··· Excerpt to read
It’s Only 4 or Close your Door!

Yesterday morning was the start of my holidays.
A full day’s worth.
You would think that I would sleep in no?
No.
3:36 a.m.
Loki is crying and comes to drape himself across my neck.
We are cuddling and I am scrolling my headlines when he tries to bite my chin.
Me: Loki stop it. We have had this conversation before. Stop biting my chin!
Of course he ignores me and licks my chin.
Bites it.
 Me: Loki do not bite my chin.
Mumble mumble mumble.
It is not Loki talking.
Me: Tember?
T: Close your door.
Me: What? (getting out of bed and putting slippers on. Turn light on and make bed)
T: Mom go back to bed it is only 4!
Me: Yeah I know but I am awake. LOL and I thought you were telling me to close my door.
T: No mom just wondering why you are awake.
Me: Why are you awake?
T: I was asleep early. Been awake since 3.
He made both pots of coffee.
Damn he makes better coffee than I do.
But I add the fixins better he tells me.
Sit down and from 4 a.m. until 8:30 we talked.
About everything.
His dad’s new friend and her daughter.
······
» **Actions to take**:
1. In the blog post, at what time does Loki start crying?
2. Set down the blog post from "A full day’s" to "to bite my chin.".
3. Write the next part of the blog post about the early holiday morning, starting after its final line.
··· Record excerpts
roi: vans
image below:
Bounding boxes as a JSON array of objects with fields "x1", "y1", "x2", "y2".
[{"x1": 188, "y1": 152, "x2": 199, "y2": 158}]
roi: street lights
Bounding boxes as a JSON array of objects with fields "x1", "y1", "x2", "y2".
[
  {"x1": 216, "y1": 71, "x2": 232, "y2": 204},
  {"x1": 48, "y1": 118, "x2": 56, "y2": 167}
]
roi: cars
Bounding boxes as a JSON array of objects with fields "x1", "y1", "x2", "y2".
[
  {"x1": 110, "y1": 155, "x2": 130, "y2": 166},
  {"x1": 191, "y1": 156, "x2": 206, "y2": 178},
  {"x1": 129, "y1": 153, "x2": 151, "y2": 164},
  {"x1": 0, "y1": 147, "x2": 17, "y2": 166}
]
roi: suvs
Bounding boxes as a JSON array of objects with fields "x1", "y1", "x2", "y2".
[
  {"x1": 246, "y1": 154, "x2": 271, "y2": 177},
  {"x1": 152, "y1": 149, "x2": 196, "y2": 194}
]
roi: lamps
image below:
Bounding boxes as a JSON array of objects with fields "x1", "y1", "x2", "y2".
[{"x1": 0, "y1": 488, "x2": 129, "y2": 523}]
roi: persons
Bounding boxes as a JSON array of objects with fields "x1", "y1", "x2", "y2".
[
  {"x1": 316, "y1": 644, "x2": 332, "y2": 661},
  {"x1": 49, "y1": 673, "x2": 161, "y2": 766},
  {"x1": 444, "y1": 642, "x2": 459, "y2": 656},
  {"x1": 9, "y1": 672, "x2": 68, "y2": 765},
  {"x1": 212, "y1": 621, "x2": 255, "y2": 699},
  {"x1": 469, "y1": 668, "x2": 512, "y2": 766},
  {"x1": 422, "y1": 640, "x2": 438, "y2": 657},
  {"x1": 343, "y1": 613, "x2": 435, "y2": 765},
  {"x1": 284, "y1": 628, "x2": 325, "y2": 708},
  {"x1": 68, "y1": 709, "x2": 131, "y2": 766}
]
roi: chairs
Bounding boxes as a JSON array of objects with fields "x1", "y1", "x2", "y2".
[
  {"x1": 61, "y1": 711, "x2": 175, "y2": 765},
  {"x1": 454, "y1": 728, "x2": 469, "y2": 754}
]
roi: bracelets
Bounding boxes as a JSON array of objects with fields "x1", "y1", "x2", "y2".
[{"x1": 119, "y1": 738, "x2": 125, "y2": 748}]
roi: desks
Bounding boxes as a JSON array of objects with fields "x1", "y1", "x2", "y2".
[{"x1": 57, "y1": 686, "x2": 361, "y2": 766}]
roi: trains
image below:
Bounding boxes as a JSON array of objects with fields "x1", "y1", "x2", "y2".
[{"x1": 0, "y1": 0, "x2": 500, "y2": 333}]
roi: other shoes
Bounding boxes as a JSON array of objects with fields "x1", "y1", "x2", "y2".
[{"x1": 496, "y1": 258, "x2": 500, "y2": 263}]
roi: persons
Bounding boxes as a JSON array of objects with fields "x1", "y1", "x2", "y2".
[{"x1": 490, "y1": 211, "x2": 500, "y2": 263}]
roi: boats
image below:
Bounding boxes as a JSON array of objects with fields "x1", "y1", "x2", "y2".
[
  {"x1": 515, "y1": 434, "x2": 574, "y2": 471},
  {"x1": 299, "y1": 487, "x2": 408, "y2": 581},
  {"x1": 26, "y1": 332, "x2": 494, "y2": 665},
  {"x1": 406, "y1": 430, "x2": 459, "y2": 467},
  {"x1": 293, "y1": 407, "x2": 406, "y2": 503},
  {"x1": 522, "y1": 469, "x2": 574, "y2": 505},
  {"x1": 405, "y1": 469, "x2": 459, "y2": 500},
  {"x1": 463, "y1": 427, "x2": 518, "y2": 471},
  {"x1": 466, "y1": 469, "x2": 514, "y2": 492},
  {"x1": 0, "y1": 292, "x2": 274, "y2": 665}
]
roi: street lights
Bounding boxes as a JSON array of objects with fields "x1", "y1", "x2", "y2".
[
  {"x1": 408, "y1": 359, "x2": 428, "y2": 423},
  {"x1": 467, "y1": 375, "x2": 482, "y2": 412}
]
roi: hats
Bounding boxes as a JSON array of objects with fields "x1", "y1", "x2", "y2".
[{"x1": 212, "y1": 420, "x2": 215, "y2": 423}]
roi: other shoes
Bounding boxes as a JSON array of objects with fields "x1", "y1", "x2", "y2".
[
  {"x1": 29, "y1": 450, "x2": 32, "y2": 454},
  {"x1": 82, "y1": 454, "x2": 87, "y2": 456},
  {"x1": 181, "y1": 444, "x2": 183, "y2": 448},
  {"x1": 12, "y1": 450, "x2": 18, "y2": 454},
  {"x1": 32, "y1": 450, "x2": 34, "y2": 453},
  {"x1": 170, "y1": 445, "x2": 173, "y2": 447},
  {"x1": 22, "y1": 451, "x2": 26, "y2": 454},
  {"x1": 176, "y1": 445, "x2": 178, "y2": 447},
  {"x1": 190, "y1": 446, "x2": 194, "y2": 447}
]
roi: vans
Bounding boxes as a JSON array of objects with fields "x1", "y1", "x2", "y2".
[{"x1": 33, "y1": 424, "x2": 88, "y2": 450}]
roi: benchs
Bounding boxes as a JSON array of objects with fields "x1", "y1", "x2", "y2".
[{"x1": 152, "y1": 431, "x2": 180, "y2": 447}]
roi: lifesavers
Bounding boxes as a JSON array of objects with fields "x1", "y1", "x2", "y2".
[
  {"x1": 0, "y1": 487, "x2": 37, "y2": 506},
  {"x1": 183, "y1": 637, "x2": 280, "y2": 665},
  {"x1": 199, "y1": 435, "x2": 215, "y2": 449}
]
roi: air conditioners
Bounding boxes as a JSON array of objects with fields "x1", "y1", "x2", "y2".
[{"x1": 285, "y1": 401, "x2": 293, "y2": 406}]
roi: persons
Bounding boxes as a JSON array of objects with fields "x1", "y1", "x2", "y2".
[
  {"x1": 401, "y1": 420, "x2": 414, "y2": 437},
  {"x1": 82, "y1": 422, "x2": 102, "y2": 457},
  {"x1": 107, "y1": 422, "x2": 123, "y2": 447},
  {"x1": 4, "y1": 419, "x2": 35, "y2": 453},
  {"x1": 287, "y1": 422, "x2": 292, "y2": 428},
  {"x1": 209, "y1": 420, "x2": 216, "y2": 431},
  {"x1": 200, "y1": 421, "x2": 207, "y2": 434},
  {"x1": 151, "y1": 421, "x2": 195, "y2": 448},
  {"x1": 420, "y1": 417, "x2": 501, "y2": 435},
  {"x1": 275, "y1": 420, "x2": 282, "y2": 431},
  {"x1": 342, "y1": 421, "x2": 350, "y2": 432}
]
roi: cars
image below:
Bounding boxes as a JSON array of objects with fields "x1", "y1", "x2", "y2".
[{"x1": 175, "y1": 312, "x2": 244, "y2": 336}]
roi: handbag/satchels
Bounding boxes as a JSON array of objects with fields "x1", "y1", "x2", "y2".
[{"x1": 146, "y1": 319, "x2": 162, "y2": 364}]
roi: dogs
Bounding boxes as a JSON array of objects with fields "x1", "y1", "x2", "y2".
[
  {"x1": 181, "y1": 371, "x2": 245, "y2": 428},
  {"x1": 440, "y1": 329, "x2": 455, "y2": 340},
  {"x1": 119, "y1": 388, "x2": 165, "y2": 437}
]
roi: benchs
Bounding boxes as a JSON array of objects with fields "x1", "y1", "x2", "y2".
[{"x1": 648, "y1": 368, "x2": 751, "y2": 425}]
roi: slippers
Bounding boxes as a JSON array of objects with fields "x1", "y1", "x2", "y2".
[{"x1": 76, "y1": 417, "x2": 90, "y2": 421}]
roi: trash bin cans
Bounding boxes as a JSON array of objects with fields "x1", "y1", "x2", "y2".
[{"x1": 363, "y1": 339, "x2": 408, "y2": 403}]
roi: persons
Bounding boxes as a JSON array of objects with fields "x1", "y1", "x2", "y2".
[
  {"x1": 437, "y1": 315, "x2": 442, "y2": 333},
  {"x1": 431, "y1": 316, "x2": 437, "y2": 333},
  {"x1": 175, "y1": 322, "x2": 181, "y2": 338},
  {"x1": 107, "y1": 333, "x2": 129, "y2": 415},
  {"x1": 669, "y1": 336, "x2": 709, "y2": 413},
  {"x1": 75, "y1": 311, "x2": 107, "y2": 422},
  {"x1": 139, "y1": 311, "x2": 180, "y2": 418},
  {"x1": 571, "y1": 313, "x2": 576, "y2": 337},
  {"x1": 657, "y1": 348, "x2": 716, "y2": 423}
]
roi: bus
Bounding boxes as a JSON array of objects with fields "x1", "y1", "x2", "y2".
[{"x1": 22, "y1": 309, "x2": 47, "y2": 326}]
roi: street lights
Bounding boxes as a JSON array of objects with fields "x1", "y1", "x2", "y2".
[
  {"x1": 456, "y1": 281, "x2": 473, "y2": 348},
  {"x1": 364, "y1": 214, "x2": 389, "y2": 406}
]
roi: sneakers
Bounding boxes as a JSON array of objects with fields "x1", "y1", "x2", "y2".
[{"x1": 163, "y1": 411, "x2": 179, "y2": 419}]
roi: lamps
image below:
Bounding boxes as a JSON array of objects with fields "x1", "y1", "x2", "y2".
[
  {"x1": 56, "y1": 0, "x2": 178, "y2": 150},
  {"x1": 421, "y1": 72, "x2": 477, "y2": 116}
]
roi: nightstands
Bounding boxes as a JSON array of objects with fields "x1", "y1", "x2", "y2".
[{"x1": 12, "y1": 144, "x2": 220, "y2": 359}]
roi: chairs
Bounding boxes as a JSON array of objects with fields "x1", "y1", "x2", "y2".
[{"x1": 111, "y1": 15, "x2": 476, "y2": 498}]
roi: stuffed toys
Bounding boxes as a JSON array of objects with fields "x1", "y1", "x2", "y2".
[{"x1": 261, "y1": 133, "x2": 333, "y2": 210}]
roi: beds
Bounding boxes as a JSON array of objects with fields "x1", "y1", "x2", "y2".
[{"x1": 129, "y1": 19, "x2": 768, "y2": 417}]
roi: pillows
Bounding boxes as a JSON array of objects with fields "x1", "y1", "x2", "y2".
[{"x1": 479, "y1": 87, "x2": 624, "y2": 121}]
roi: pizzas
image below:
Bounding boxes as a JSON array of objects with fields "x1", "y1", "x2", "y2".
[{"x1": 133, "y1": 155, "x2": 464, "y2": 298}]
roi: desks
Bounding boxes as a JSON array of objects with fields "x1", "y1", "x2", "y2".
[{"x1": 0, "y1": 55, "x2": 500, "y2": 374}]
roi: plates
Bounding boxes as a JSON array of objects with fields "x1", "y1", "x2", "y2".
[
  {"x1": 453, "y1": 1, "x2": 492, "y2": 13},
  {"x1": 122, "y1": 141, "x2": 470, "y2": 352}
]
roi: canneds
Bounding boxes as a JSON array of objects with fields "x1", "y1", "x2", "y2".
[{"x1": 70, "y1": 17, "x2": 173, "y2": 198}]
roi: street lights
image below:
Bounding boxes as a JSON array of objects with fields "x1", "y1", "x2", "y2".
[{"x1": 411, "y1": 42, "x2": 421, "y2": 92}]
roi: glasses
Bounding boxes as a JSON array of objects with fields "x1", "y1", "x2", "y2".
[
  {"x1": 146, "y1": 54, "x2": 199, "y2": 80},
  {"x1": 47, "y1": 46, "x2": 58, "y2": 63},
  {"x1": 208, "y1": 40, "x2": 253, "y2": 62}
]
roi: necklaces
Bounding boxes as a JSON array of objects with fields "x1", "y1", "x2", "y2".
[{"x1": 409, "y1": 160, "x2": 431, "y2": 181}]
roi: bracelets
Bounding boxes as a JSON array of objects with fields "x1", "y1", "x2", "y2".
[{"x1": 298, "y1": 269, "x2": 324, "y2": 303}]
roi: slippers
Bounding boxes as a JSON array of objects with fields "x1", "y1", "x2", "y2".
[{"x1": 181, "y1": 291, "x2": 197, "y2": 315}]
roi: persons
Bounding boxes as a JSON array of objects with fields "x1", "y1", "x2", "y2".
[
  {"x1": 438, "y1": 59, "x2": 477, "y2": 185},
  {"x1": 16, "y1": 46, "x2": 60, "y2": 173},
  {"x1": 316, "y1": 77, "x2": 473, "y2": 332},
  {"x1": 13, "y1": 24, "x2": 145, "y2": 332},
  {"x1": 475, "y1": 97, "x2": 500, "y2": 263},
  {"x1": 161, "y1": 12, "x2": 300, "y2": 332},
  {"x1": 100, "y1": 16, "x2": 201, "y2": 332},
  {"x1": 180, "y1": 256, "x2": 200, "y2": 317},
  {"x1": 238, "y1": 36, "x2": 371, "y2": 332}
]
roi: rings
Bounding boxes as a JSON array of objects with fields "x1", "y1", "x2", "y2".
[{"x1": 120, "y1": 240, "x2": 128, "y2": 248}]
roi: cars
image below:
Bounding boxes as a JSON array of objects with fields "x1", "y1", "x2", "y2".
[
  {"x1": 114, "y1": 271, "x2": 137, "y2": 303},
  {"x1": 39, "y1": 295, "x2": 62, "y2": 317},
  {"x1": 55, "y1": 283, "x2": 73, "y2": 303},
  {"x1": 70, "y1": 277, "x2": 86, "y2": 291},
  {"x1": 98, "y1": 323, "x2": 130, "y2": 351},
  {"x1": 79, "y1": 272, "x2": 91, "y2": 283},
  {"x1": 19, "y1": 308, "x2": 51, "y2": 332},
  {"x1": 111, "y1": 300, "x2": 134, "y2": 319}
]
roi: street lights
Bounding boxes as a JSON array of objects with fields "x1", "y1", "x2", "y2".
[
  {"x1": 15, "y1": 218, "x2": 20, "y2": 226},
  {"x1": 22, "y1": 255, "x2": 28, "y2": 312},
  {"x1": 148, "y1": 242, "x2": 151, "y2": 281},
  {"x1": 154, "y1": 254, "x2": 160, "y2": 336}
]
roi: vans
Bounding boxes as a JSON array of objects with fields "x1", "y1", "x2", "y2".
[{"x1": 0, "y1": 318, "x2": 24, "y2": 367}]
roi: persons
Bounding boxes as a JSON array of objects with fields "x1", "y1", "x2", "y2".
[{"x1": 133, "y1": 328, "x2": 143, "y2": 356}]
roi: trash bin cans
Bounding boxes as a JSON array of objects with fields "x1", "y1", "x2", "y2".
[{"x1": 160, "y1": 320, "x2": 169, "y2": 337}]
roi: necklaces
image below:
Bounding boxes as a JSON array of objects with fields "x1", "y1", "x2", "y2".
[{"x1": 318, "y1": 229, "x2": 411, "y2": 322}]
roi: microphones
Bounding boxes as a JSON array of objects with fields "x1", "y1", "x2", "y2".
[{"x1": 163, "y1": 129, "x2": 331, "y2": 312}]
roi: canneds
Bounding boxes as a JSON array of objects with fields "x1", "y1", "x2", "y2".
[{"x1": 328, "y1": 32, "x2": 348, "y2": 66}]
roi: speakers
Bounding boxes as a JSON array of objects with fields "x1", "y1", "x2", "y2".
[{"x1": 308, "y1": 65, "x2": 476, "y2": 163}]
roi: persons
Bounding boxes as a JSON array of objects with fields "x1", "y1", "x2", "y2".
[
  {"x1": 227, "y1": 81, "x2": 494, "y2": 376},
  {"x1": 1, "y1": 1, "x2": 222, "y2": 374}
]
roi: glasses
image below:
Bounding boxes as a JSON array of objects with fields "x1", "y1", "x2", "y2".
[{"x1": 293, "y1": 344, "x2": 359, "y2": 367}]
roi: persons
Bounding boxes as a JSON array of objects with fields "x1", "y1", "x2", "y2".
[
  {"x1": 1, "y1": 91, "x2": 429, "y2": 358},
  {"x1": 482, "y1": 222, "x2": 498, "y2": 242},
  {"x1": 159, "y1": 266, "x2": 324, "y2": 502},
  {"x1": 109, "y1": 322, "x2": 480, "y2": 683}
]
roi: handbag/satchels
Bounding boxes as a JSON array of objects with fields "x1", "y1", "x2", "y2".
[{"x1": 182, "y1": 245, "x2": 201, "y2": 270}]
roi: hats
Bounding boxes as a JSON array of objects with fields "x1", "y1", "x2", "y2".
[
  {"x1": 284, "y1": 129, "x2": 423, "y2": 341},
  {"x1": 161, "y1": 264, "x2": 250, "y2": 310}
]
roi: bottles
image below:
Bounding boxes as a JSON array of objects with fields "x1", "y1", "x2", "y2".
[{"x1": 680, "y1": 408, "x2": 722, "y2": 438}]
······
» **Responses per task**:
1. At 3:36 a.m.

2.
A full day’s worth.
You would think that I would sleep in no?
No.
3:36 a.m.
Loki is crying and comes to drape himself across my neck.
We are cuddling and I am scrolling my headlines when he tries to bite my chin.

3.
Him going to secondary school.
How his buddy wants to go into the marines.
That one was a shock.
I know the kid is only 12 but he will have to put on at least another 100 lbs or his pack will outweigh him.
We talked about politics.
U.S. politics.
At which time I did my best to explain the weird way the US decides on their president.
We decided that the next election here in Canada we are going to educate ourselves and discuss it.
We talked about changing our eating habits.
We talked about his game.
And the weapons.
And the coalitions he was making.
At one point I was only listening with half an ear.
T: says something
Me: Seduction?
T: No mom. Espionage and Sedition.
There was eye rolling as once more I misheard.
That has been a thing of mine lately.
Mishearing or misreading.
It has lead to several very funny conversations that is for sure.
A discussion about age and Chinese food lead to a conversation about the perceived docility of Asian women.
Was messaging about the riot in DC with a friend and he asked if they had broken it up yet.
I read: Have they broken up yet?
To say that I was a little confused until I went back and re-read it is an understatement.
There also have been several new developments that I can only attribute to not drinking.
By the way not to brag or anything but 183 days today.
And I now totally understand why we count by days and not by months.
By counting the days out loud you realize exactly how far you have come.
While 3 years or nigh on 1100 days both sound cool six months as opposed to 183 days does not sound quite as accomplished.
However that is neither here nor there.
Sense of smell.
I know that I have talked about this before.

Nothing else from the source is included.